Text provided |
────────────────────
MACHINE LEARNING AND ALGORITHMS

Machine learning techniques in particle physics

The classification of charged particle jets according to their pattern they leave in the calorimetric cells of the ALICE (CERN) detector can be approached by specifically tailored convolutional neural network if one treats traces of the jets as images. One particularly important target of our jet ML models is the signal-to-background ratio which is learned using experimental data obtained from known jets embedded in background. Boosted Decision Trees is an appropriate shallow ML approach for particle identification and it is used in models often trained using realistic Monte Carlo simulations.

We disseminate our results and knowledge by giving research talks and seminar talks as well as by teaching machine learning university courses.

Machine learning in statistical and quantum physics

Our interests address learning algorithms which we use to train physically relevant models of quantum systems such as Boltzmann machines and yield new classes of meaningful solutions of ensembles of interacting particles. Quantum machine learning algorithms involving reinforcement learning techniques help us extract prominent and very perspective testbed for future applications of quantum computers in optimizing objective functions of many-body systems.

We teach university courses  in quantum computations.

Group members

Dr. Peter Hristov joined CERN in 2000 as a member of the ALICE collaboration.He worked on the software for offline data processing and as the ALICE programme librarian. He is currently leader of the Software Development section of the Experimental Physics department. Prior to joining CERN, he was a research physicist and participated successively in the EXCHARM experiment at the U-70 facility at Protvino, Russia, and in the NA48 experiment at the SPS facility at CERN. Dr. Hristov obtained a PhD in Particle Physics in 1999 from the Joint Institute for Nuclear Research, Dubna, Russia.
────────────────────
Tasks to perform |
A) Translate this sentence from the page on machine learning research in physics into Spanish: "We disseminate our results and knowledge by giving research talks and seminar talks as well as by teaching machine learning university courses."
B) Duplicate the passage of the page on machine learning research in physics from "Machine learning in" to "of many-body systems.".
C) Pick up the page on machine learning research in physics after its final sentence and continue writing it.
The data entries that come after the text are separate material and do not form part of it.

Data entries
────────────────────
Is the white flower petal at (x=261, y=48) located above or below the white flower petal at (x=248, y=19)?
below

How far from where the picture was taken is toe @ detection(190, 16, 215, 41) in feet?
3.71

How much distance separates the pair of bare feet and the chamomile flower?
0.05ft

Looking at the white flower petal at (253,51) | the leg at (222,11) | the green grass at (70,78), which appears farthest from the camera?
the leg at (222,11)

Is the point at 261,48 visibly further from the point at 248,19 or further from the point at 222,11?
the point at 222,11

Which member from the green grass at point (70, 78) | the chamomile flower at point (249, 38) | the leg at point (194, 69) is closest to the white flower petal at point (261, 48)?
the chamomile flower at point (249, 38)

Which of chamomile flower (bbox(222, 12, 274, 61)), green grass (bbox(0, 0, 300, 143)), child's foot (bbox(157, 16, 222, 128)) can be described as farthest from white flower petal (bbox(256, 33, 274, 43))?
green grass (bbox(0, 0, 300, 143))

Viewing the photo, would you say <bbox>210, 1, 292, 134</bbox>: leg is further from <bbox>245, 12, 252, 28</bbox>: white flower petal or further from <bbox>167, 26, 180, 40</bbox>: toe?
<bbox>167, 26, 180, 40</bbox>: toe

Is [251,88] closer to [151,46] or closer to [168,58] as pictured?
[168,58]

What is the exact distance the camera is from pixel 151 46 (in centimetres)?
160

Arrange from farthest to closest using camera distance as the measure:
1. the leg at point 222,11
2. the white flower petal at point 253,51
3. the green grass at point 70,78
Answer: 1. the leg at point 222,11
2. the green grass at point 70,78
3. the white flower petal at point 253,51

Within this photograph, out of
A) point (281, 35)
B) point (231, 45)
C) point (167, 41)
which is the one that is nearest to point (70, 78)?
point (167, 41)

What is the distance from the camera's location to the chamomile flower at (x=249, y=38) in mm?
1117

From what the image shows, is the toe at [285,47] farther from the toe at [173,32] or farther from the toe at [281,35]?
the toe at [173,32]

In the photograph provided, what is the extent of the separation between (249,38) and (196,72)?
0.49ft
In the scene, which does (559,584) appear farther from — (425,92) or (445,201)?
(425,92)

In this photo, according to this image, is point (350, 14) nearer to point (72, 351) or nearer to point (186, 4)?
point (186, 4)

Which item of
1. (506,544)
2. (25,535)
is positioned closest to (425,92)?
────────────────────
Task answers |
A) Difundimos nuestros resultados y conocimientos impartiendo charlas de investigación y seminarios, así como impartiendo cursos universitarios de aprendizaje automático.

B)
Machine learning in statistical and quantum physics

Our interests address learning algorithms which we use to train physically relevant models of quantum systems such as Boltzmann machines and yield new classes of meaningful solutions of ensembles of interacting particles. Quantum machine learning algorithms involving reinforcement learning techniques help us extract prominent and very perspective testbed for future applications of quantum computers in optimizing objective functions of many-body systems.

C)
Dr. Vesselin G. Gueorguiev is an established researcher with more than 50 publications (with 753 citations), including 1 monograph. His research interests span from group theoretical methods in physics to General Relativity and Cosmology.

The Research Statement of Dr. Gueorguiev can be found here.

Dr. Stoyan Mishev is a researcher with more than 20 publications in journals with high impact factor in which he is a major author. His research interest are in the many-body quantum theory with applications to atomic nuclei, nuclear astrophysics as well as machine learning. Dr. Mishev defended his PhD thesis in JINR (Dubna, Russia) in 2011 where he worked until January 2017. His major contributions are in the particle correlations of many-nucleon systems. Currently he is a lecturer in physics and computer science at New Bulgarian University and a scientific associate at the Institute for Advanced Physical Studies.